Entries provided:
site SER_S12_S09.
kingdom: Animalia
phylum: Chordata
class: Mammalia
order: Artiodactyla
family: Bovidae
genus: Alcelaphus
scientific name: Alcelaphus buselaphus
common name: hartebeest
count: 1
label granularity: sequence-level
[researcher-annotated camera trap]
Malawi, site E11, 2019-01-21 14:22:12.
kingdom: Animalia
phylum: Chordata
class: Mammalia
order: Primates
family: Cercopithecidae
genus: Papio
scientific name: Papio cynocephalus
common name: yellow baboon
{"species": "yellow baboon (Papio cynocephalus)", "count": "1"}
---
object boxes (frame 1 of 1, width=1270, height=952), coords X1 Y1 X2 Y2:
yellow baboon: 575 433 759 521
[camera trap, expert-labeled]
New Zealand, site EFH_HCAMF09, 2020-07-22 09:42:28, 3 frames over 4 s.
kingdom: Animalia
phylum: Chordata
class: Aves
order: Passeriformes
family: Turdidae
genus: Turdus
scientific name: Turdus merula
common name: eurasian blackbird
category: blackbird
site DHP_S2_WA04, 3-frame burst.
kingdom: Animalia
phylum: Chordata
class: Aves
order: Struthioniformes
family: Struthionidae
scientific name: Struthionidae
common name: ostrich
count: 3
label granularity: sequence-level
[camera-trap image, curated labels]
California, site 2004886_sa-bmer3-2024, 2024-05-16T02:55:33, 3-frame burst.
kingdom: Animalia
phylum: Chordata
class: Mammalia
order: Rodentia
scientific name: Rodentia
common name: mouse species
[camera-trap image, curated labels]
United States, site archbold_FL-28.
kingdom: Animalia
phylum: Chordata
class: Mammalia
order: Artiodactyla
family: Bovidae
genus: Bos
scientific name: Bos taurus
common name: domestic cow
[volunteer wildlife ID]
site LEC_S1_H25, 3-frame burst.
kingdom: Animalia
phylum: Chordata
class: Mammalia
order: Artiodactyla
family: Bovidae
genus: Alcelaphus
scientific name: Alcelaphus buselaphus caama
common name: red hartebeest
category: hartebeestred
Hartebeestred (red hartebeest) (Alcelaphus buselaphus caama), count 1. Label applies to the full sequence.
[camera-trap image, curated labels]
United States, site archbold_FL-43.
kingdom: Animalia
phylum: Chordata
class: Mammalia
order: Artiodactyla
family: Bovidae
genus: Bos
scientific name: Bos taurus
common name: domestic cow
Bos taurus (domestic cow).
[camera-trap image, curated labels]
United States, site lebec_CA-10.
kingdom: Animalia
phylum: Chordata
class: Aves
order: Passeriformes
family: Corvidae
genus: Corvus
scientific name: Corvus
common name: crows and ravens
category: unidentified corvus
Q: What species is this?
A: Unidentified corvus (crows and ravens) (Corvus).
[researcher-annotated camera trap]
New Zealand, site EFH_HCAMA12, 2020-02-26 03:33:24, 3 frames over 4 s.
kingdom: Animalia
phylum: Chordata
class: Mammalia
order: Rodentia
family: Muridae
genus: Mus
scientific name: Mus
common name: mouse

Task statement: Provide an exact reproduction of all the entries shown above.

Output for this exercise:
site SER_S12_S09.
kingdom: Animalia
phylum: Chordata
class: Mammalia
order: Artiodactyla
family: Bovidae
genus: Alcelaphus
scientific name: Alcelaphus buselaphus
common name: hartebeest
count: 1
label granularity: sequence-level
[researcher-annotated camera trap]
Malawi, site E11, 2019-01-21 14:22:12.
kingdom: Animalia
phylum: Chordata
class: Mammalia
order: Primates
family: Cercopithecidae
genus: Papio
scientific name: Papio cynocephalus
common name: yellow baboon
{"species": "yellow baboon (Papio cynocephalus)", "count": "1"}
---
object boxes (frame 1 of 1, width=1270, height=952), coords X1 Y1 X2 Y2:
yellow baboon: 575 433 759 521
[camera trap, expert-labeled]
New Zealand, site EFH_HCAMF09, 2020-07-22 09:42:28, 3 frames over 4 s.
kingdom: Animalia
phylum: Chordata
class: Aves
order: Passeriformes
family: Turdidae
genus: Turdus
scientific name: Turdus merula
common name: eurasian blackbird
category: blackbird
site DHP_S2_WA04, 3-frame burst.
kingdom: Animalia
phylum: Chordata
class: Aves
order: Struthioniformes
family: Struthionidae
scientific name: Struthionidae
common name: ostrich
count: 3
label granularity: sequence-level
[camera-trap image, curated labels]
California, site 2004886_sa-bmer3-2024, 2024-05-16T02:55:33, 3-frame burst.
kingdom: Animalia
phylum: Chordata
class: Mammalia
order: Rodentia
scientific name: Rodentia
common name: mouse species
[camera-trap image, curated labels]
United States, site archbold_FL-28.
kingdom: Animalia
phylum: Chordata
class: Mammalia
order: Artiodactyla
family: Bovidae
genus: Bos
scientific name: Bos taurus
common name: domestic cow
[volunteer wildlife ID]
site LEC_S1_H25, 3-frame burst.
kingdom: Animalia
phylum: Chordata
class: Mammalia
order: Artiodactyla
family: Bovidae
genus: Alcelaphus
scientific name: Alcelaphus buselaphus caama
common name: red hartebeest
category: hartebeestred
Hartebeestred (red hartebeest) (Alcelaphus buselaphus caama), count 1. Label applies to the full sequence.
[camera-trap image, curated labels]
United States, site archbold_FL-43.
kingdom: Animalia
phylum: Chordata
class: Mammalia
order: Artiodactyla
family: Bovidae
genus: Bos
scientific name: Bos taurus
common name: domestic cow
Bos taurus (domestic cow).
[camera-trap image, curated labels]
United States, site lebec_CA-10.
kingdom: Animalia
phylum: Chordata
class: Aves
order: Passeriformes
family: Corvidae
genus: Corvus
scientific name: Corvus
common name: crows and ravens
category: unidentified corvus
Q: What species is this?
A: Unidentified corvus (crows and ravens) (Corvus).
[researcher-annotated camera trap]
New Zealand, site EFH_HCAMA12, 2020-02-26 03:33:24, 3 frames over 4 s.
kingdom: Animalia
phylum: Chordata
class: Mammalia
order: Rodentia
family: Muridae
genus: Mus
scientific name: Mus
common name: mouse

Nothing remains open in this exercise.